Qatar Biomedical Research Institute 3 [].jpg

Commenting on the Neuroscience School, Dr. Omar El-Agnaf, Professor of Life Sciences at Hamad bin Khalifa University, noted: “In addition to providing a platform for brain researchers and scientists to identify gaps in knowledge and discuss key breakthroughs in the field, it is also important to QBRI, HBKU, and IBRO MENA that we share information with younger scientists and encourage their curiosity and study of neuroscience. At this year’s School we will be hosting students are from Sudan, Egypt, Jordan, Syria, Yemen, Palestine, Morocco, Tunisia, and Algeria, and it is our hope that the lessons, professional development, and networking sessions will help deepen their interest in the field.”

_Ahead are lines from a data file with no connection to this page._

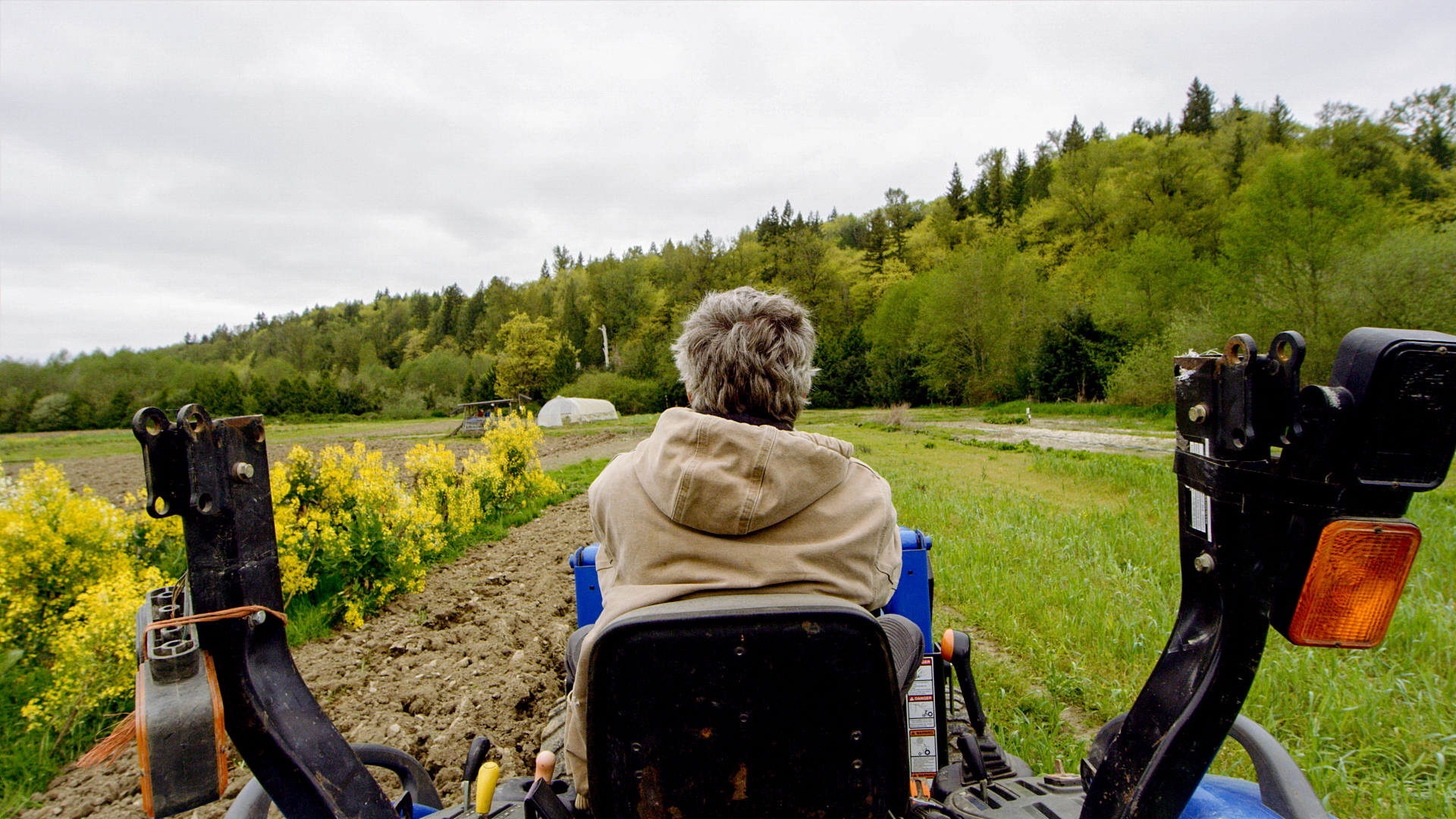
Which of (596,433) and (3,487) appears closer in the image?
(3,487)

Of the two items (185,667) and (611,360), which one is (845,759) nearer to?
(185,667)

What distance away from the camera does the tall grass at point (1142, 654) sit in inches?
99.0

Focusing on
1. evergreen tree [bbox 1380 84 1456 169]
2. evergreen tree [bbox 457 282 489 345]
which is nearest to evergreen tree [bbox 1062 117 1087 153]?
evergreen tree [bbox 1380 84 1456 169]

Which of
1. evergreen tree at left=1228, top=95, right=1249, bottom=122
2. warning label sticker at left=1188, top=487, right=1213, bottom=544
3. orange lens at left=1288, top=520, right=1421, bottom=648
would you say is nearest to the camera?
orange lens at left=1288, top=520, right=1421, bottom=648

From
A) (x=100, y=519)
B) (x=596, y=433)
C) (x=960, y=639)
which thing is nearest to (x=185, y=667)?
(x=960, y=639)

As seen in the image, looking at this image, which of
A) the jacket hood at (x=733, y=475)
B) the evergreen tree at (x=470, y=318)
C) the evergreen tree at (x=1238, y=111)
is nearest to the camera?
the jacket hood at (x=733, y=475)

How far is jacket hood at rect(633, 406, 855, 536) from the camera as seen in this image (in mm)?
1256

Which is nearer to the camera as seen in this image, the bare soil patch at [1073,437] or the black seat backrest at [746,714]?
the black seat backrest at [746,714]

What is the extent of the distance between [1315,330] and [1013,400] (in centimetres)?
1806

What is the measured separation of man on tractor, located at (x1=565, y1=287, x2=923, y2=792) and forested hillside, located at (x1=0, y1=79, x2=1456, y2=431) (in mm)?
25016

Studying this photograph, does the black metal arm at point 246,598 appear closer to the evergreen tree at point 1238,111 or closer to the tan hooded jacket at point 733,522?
the tan hooded jacket at point 733,522

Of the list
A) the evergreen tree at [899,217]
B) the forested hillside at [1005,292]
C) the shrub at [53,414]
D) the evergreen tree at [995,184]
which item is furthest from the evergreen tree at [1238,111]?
the shrub at [53,414]

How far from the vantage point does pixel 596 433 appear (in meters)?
28.3

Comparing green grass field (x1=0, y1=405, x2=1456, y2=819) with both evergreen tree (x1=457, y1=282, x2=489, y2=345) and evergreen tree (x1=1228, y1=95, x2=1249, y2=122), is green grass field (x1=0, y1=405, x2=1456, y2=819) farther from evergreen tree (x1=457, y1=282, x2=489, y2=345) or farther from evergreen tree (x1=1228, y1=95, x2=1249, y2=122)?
evergreen tree (x1=457, y1=282, x2=489, y2=345)
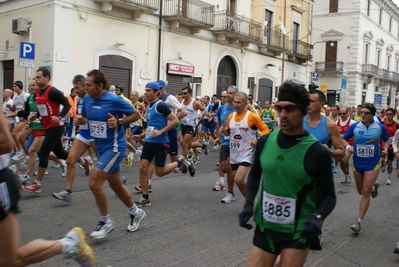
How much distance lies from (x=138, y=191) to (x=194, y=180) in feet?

To coincide with the IBRO MENA symposium and school, QBRI have been holding a Brain Awareness Week. Several events have been held at schools, pre-school centers, and at Villaggio Mall. QBRI’s Dr. Reem Al Olaby, who organized Brain Awareness Week, said: “QBRI believes in the great potential that lies within schoolchildren in particular. We held a competition called “The Brain Talk Competition” that aimed at encouraging students aged between 10 and 12 years old to think about the brain and to come up with a 10-minute movie that talks about the different parts of the brain in a creative way. Al Hammad International School took first place in the competition.”

She continued: “One of the main aims of QBRI is to bridge the gap between the scientific community and the public through different community outreach programs. We believe that raising awareness among different age groups about how to maintain a healthy brain will help lead to them to go on to become scientists in this field themselves.”